* **Material for the task**
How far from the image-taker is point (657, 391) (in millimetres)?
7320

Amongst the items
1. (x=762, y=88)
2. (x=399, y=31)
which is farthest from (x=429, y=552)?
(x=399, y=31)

* **Exercise brief**
Copy every one of the entries above word for word, keeping each line as it appears.

* **Response**
How far from the image-taker is point (657, 391) (in millimetres)?
7320

Amongst the items
1. (x=762, y=88)
2. (x=399, y=31)
which is farthest from (x=429, y=552)?
(x=399, y=31)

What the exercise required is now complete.